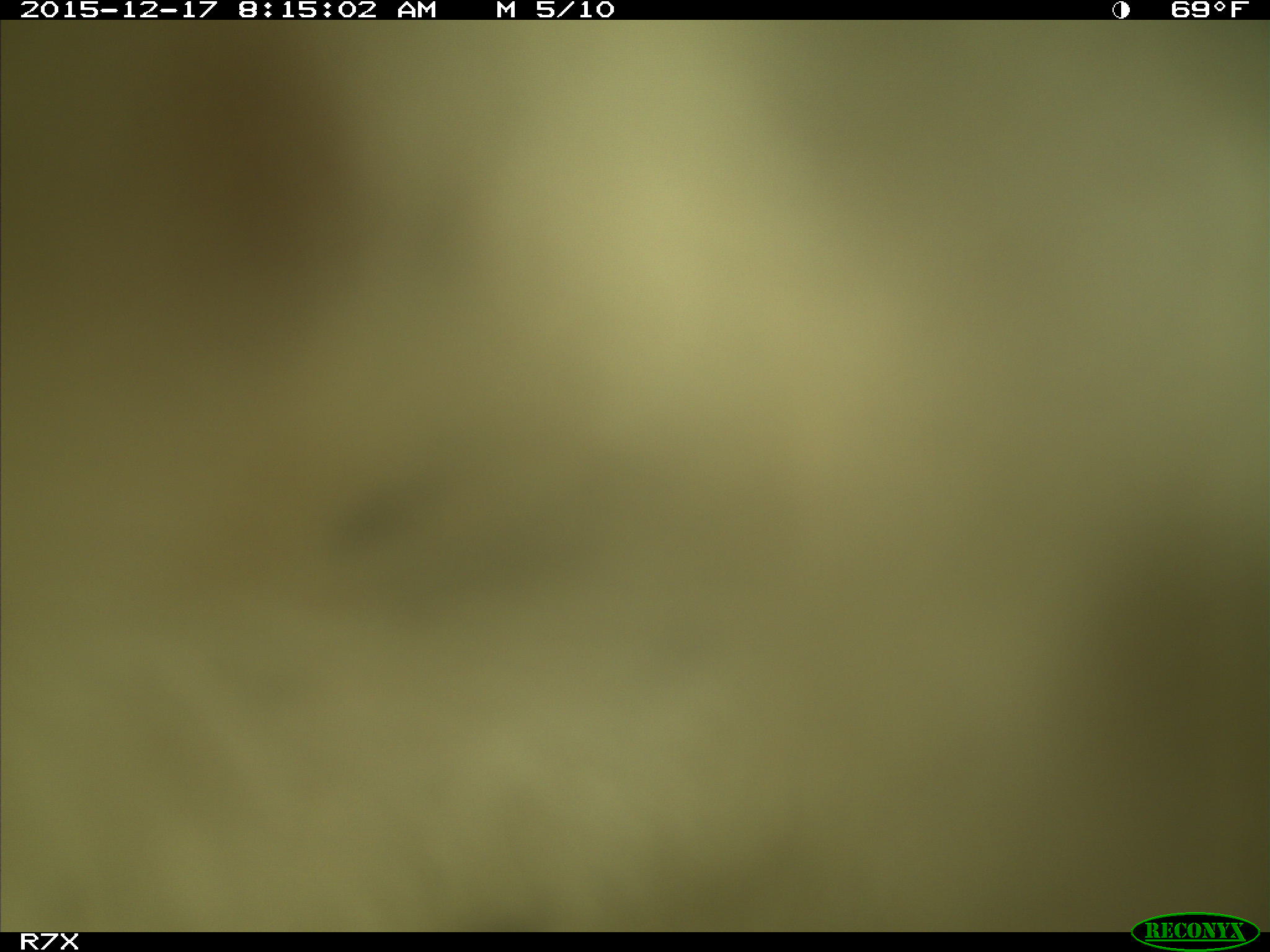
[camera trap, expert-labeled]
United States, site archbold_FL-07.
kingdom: Animalia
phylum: Chordata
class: Mammalia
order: Artiodactyla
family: Bovidae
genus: Bos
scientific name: Bos taurus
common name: domestic cow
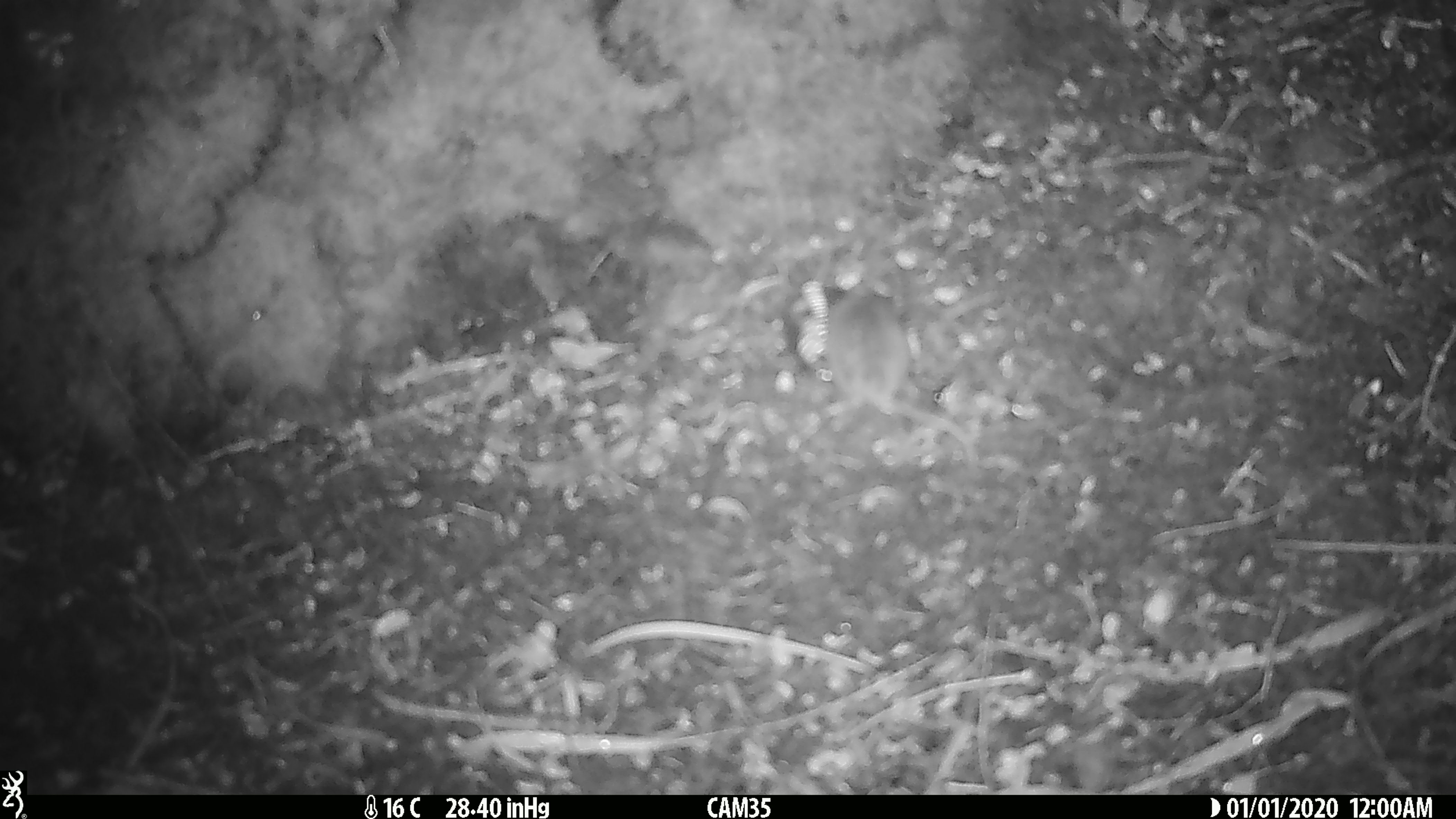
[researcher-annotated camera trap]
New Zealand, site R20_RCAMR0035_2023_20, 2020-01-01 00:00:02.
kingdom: Animalia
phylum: Chordata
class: Mammalia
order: Rodentia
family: Muridae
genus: Mus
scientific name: Mus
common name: mouse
Mouse (Mus).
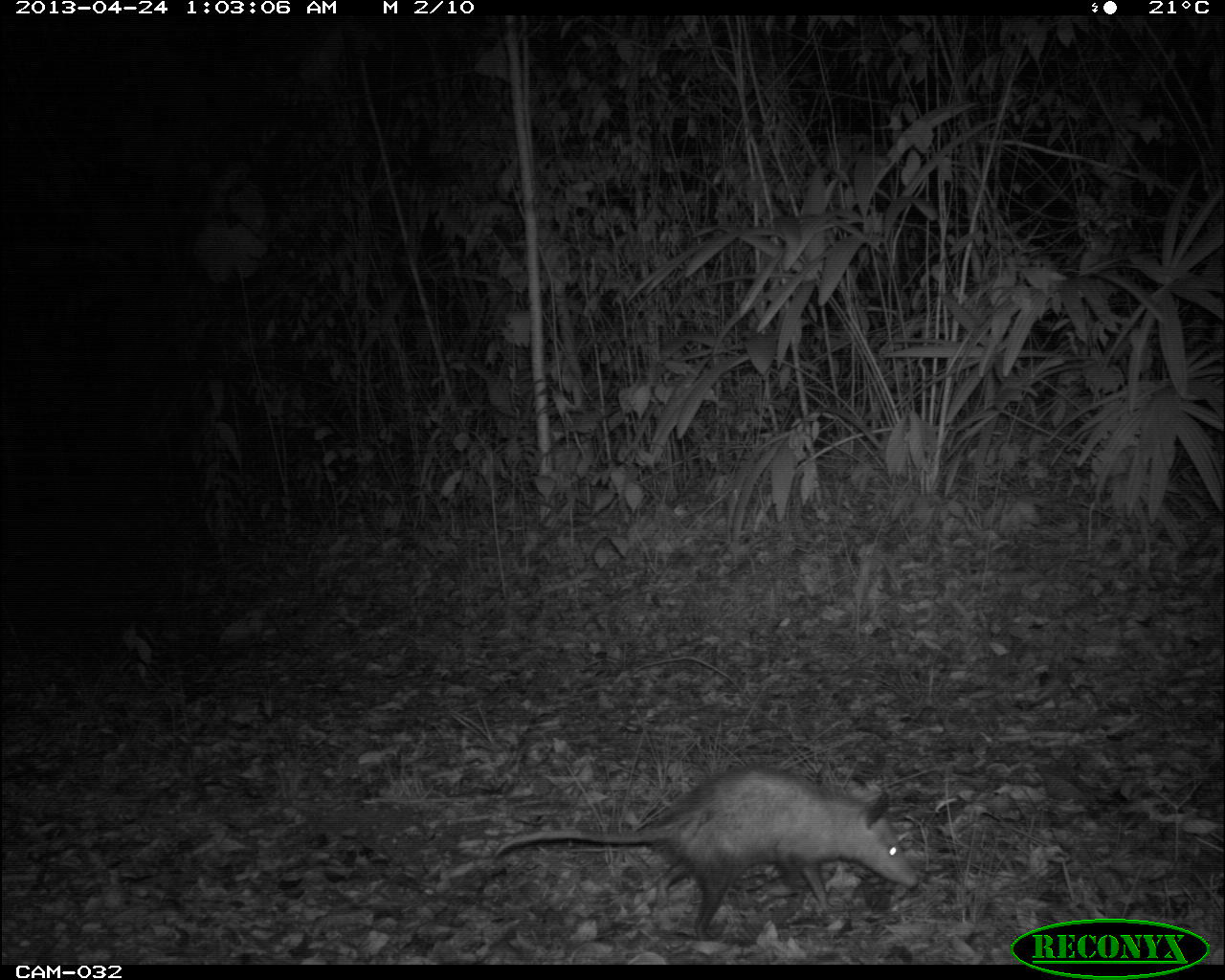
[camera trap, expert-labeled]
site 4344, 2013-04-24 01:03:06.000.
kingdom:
----
What you will do:
A faithful copy of the data above is wanted, with every image left out.

Written reply:
[camera trap, expert-labeled]
United States, site archbold_FL-07.
kingdom: Animalia
phylum: Chordata
class: Mammalia
order: Artiodactyla
family: Bovidae
genus: Bos
scientific name: Bos taurus
common name: domestic cow
[researcher-annotated camera trap]
New Zealand, site R20_RCAMR0035_2023_20, 2020-01-01 00:00:02.
kingdom: Animalia
phylum: Chordata
class: Mammalia
order: Rodentia
family: Muridae
genus: Mus
scientific name: Mus
common name: mouse
Mouse (Mus).
[camera trap, expert-labeled]
site 4344, 2013-04-24 01:03:06.000.
kingdom:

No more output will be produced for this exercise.